PROBLEM DESCRIPTION: Below are the records; copy each line in which "name" can be found.

########################################

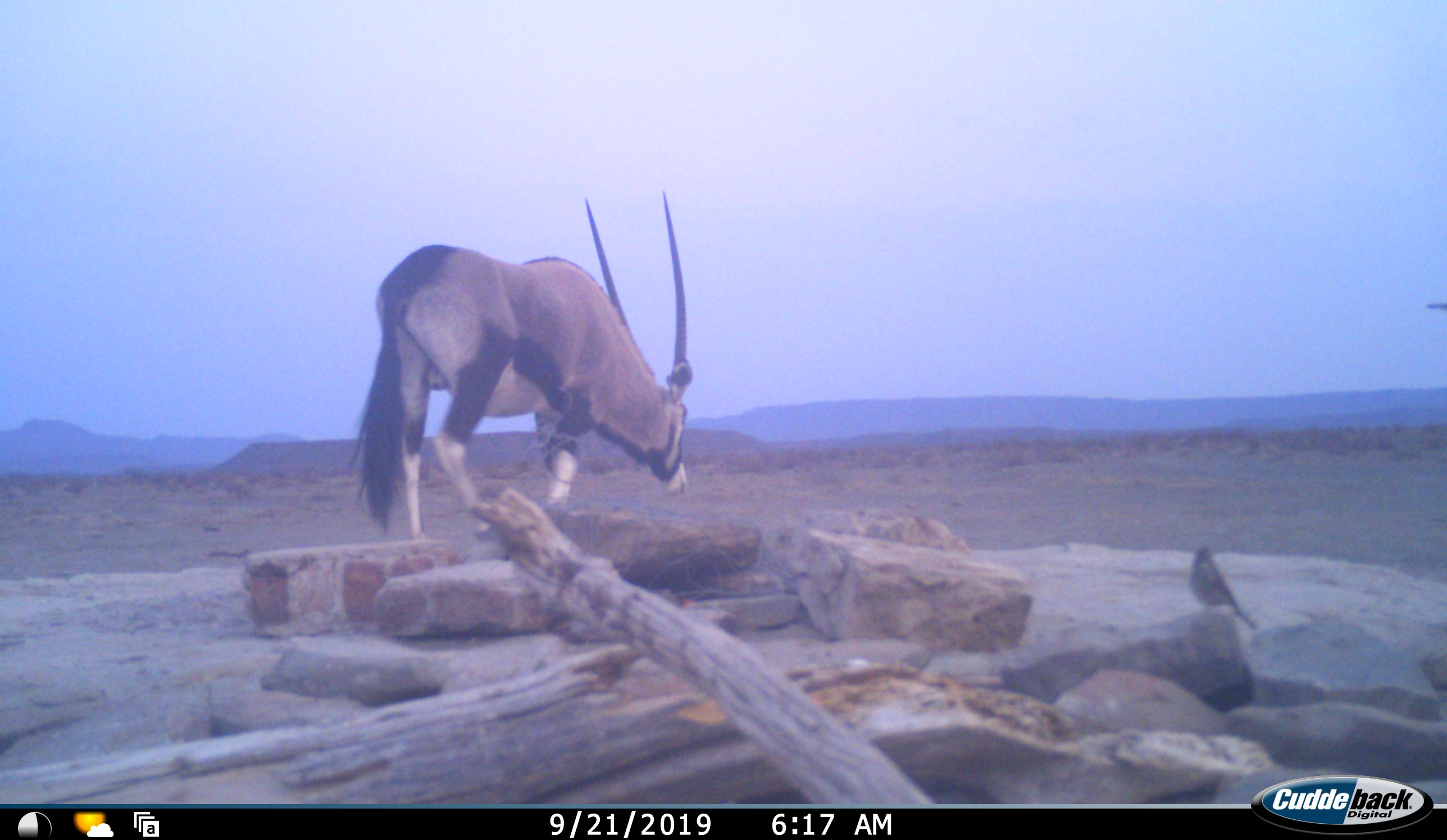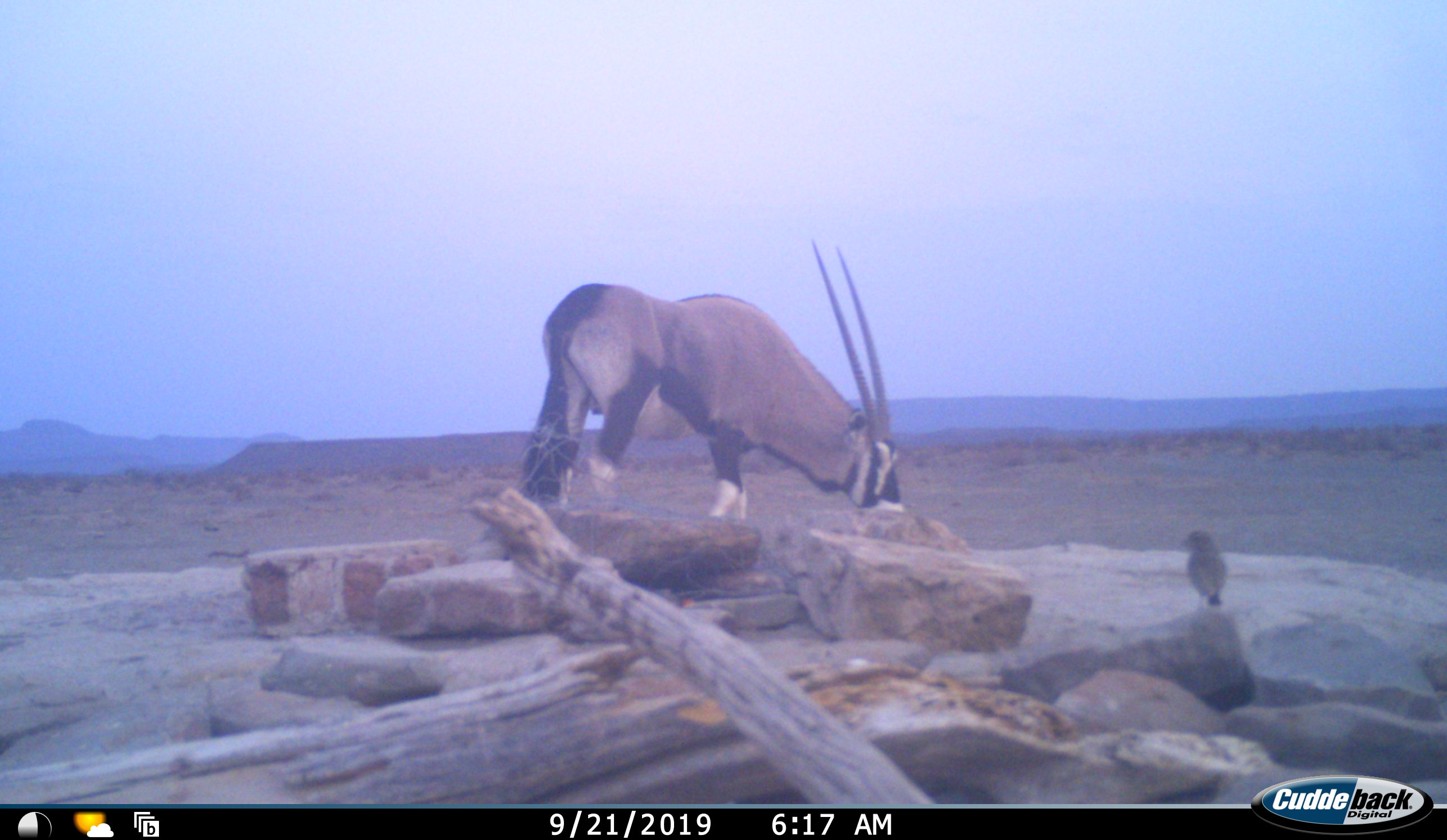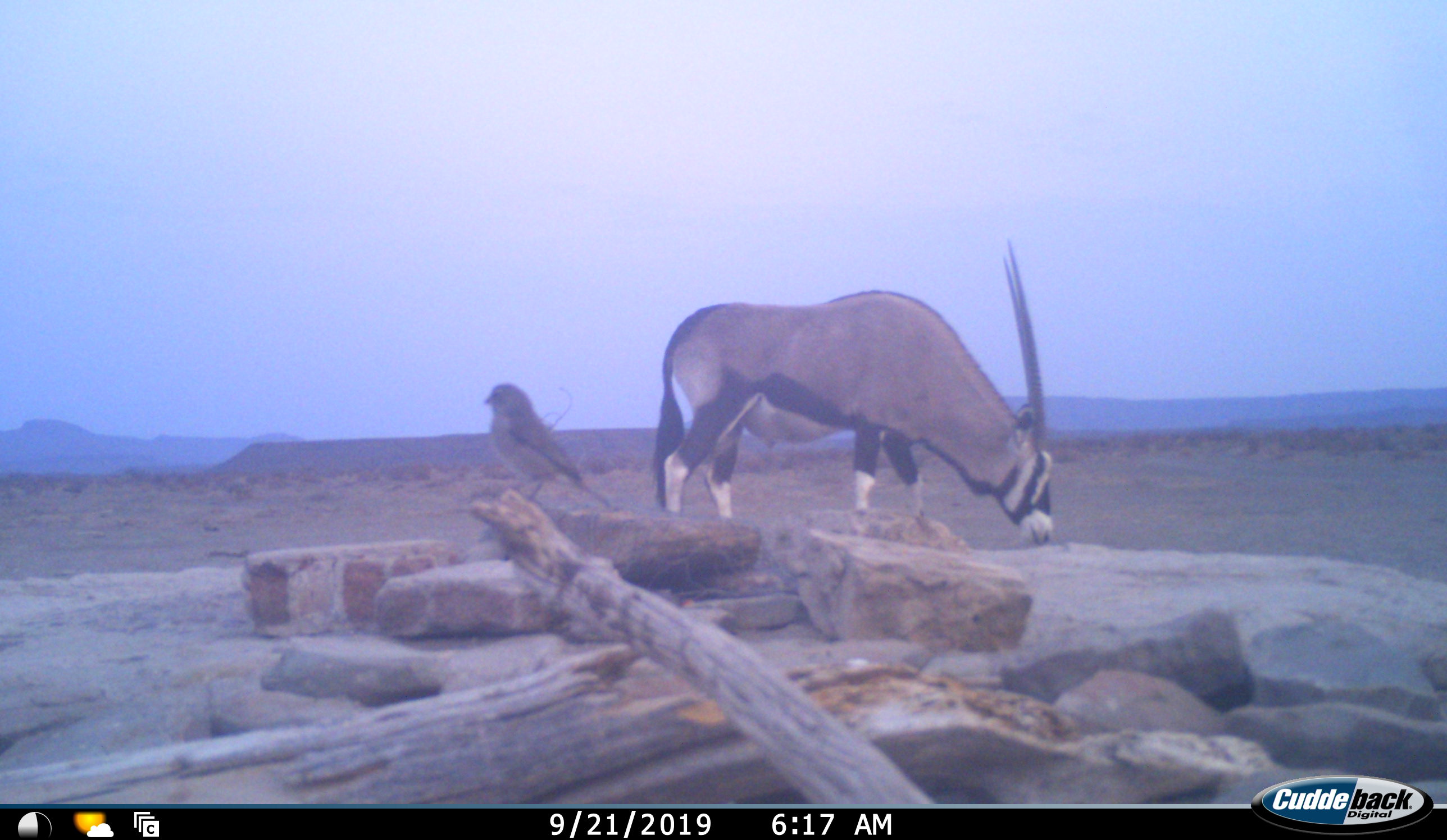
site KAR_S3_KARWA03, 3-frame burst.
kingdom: Animalia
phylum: Chordata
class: Aves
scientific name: Aves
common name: bird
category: birdother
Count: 1.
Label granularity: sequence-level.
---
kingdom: Animalia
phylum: Chordata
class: Mammalia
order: Artiodactyla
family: Bovidae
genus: Oryx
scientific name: Oryx gazella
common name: gemsbok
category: oryx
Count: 1.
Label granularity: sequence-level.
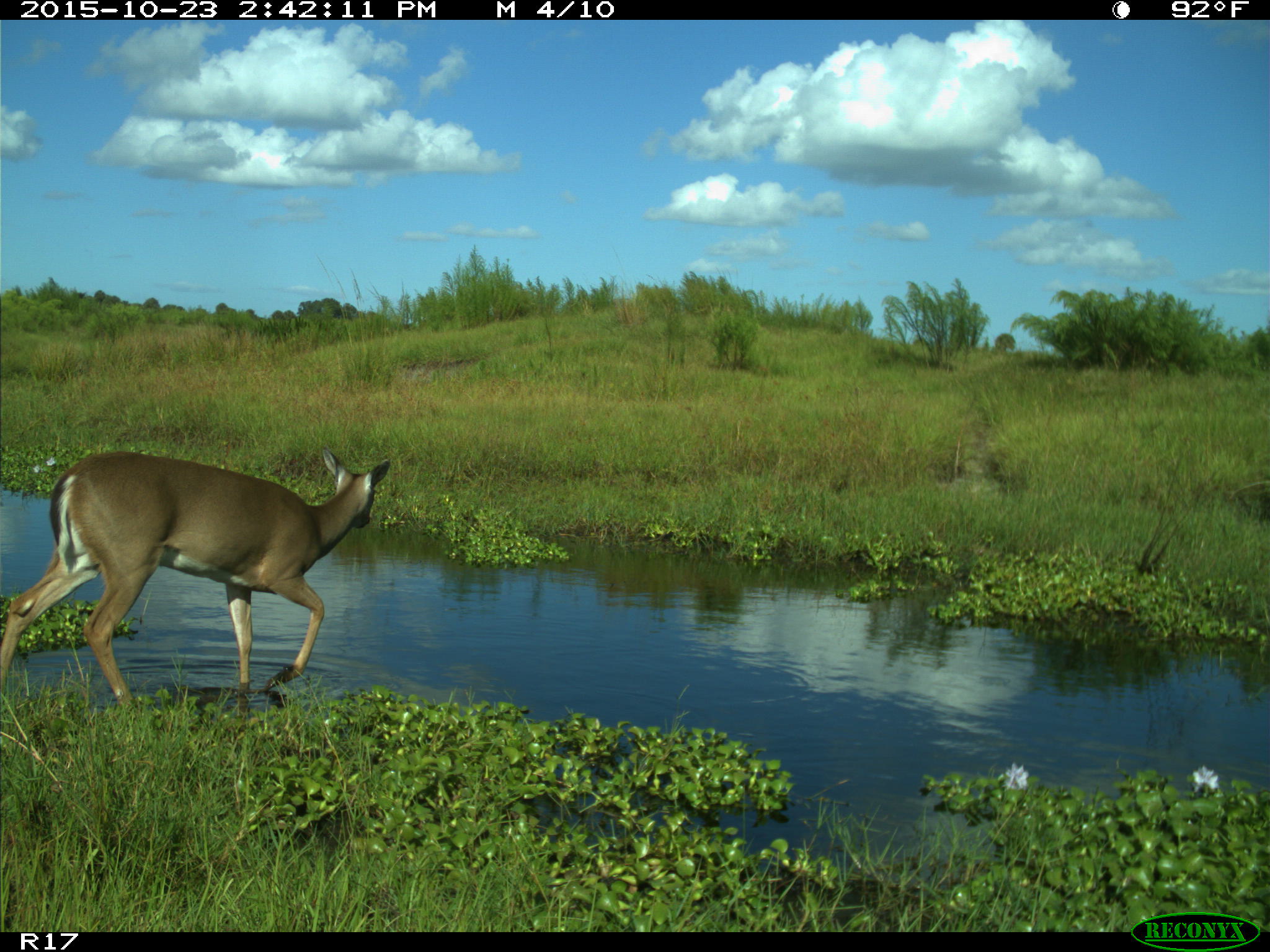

########################################

SOLUTION TO THIS TASK:
scientific name: Aves
common name: bird
scientific name: Oryx gazella
common name: gemsbok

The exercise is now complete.